** PROVIDED TEXT **
= = =
Originally Posted by CurrantRyder
I just took delivery of a 2013 RT Limited and was horrified at how dangerous its road handling is. Anything above 50 mph goes beyond scarey and after making an extended trip home, following delivery, I consider myself lucky to be alive.
Trucks passing, undulating pavement, mild cross winds, cause the machine to enter into a high speed wobble that is almost impossible to correct with steering inputs. I've been riding for more than 50 years and this is the worst experience on a road bike I've ever had. Trying to hold a steady line, without wandering side to side, is only possible for short distances. The mental attention it takes to hold the machine in your lane, on the interstate, is beyond description.
I hope Can Am is aware of this and corrects quickly before someone gets hurt, ...or worse.
= = =
Data records

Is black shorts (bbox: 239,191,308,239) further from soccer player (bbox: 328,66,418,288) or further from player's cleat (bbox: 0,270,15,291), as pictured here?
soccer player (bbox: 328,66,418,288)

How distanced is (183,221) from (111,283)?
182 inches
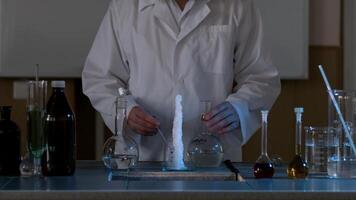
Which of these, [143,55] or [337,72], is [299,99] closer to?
[337,72]

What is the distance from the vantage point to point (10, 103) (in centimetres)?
321

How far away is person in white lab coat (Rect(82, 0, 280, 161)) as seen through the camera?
200 centimetres

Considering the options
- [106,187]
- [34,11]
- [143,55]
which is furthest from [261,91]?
[34,11]

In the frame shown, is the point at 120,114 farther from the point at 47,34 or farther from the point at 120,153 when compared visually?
the point at 47,34

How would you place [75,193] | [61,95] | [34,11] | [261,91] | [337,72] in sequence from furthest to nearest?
[337,72]
[34,11]
[261,91]
[61,95]
[75,193]

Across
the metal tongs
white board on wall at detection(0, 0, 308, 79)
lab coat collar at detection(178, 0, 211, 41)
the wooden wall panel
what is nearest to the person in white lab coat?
lab coat collar at detection(178, 0, 211, 41)

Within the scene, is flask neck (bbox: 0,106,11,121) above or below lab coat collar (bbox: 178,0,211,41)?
below

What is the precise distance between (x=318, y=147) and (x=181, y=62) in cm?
65

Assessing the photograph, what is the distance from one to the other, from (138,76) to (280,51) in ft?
4.67

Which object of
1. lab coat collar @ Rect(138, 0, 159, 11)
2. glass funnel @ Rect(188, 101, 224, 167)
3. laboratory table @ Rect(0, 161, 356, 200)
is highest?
lab coat collar @ Rect(138, 0, 159, 11)

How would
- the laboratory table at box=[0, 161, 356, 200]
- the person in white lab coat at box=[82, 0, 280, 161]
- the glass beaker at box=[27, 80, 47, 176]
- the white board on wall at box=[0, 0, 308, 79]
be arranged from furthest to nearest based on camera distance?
the white board on wall at box=[0, 0, 308, 79]
the person in white lab coat at box=[82, 0, 280, 161]
the glass beaker at box=[27, 80, 47, 176]
the laboratory table at box=[0, 161, 356, 200]

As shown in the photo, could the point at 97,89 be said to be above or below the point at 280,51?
below

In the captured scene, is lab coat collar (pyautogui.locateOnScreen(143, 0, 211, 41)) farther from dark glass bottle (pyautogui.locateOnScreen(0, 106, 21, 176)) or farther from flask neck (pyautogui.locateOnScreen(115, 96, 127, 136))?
dark glass bottle (pyautogui.locateOnScreen(0, 106, 21, 176))

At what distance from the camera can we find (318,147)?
1.53m
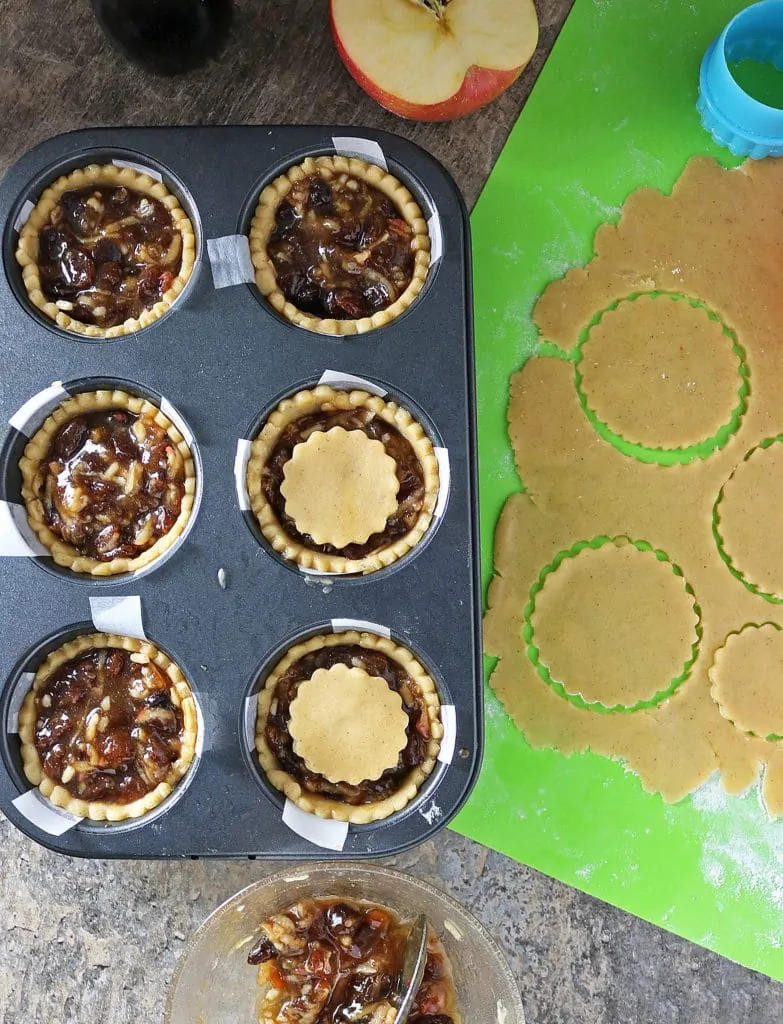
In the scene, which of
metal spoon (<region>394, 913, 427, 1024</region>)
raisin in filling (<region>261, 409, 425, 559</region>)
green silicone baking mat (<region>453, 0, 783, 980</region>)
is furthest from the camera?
green silicone baking mat (<region>453, 0, 783, 980</region>)

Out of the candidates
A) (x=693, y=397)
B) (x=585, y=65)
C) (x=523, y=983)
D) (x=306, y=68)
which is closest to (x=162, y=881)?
(x=523, y=983)

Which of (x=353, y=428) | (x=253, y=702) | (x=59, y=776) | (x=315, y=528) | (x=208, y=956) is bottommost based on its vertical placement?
(x=208, y=956)

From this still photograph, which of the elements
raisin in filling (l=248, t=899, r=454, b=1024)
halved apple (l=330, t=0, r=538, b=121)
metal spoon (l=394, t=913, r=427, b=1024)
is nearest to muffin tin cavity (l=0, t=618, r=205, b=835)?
raisin in filling (l=248, t=899, r=454, b=1024)

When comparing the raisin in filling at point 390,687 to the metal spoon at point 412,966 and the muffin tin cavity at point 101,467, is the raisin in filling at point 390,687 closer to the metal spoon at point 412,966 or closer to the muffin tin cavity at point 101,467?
the metal spoon at point 412,966

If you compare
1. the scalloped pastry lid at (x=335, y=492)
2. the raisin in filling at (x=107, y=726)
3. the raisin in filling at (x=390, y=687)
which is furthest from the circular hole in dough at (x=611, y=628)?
the raisin in filling at (x=107, y=726)

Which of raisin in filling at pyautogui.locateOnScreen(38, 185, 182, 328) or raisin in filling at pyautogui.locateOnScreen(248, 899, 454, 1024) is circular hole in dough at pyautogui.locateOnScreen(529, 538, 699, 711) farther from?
raisin in filling at pyautogui.locateOnScreen(38, 185, 182, 328)

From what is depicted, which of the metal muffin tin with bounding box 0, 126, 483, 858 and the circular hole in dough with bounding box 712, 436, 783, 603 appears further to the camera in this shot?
the circular hole in dough with bounding box 712, 436, 783, 603

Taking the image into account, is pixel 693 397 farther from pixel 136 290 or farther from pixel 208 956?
pixel 208 956
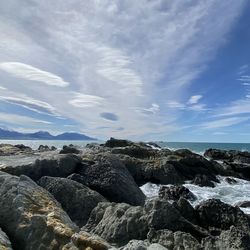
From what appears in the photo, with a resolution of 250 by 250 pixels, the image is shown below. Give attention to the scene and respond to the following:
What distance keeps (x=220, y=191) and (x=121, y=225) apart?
2140 cm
= = =
** ACTIONS TO TAKE **
1. Please edit the post about the 2013 RT Limited by writing out the part starting with "Trucks passing, undulating" and going on through "is beyond description.", with "interstate" replaced by "highway".
2. According to the post about the 2013 RT Limited, how long has the writer been riding?
The items aren't needed for anything here.

** ANSWER LIST **
1.
Trucks passing, undulating pavement, mild cross winds, cause the machine to enter into a high speed wobble that is almost impossible to correct with steering inputs. I've been riding for more than 50 years and this is the worst experience on a road bike I've ever had. Trying to hold a steady line, without wandering side to side, is only possible for short distances. The mental attention it takes to hold the machine in your lane, on the highway, is beyond description.

2. More than 50 years.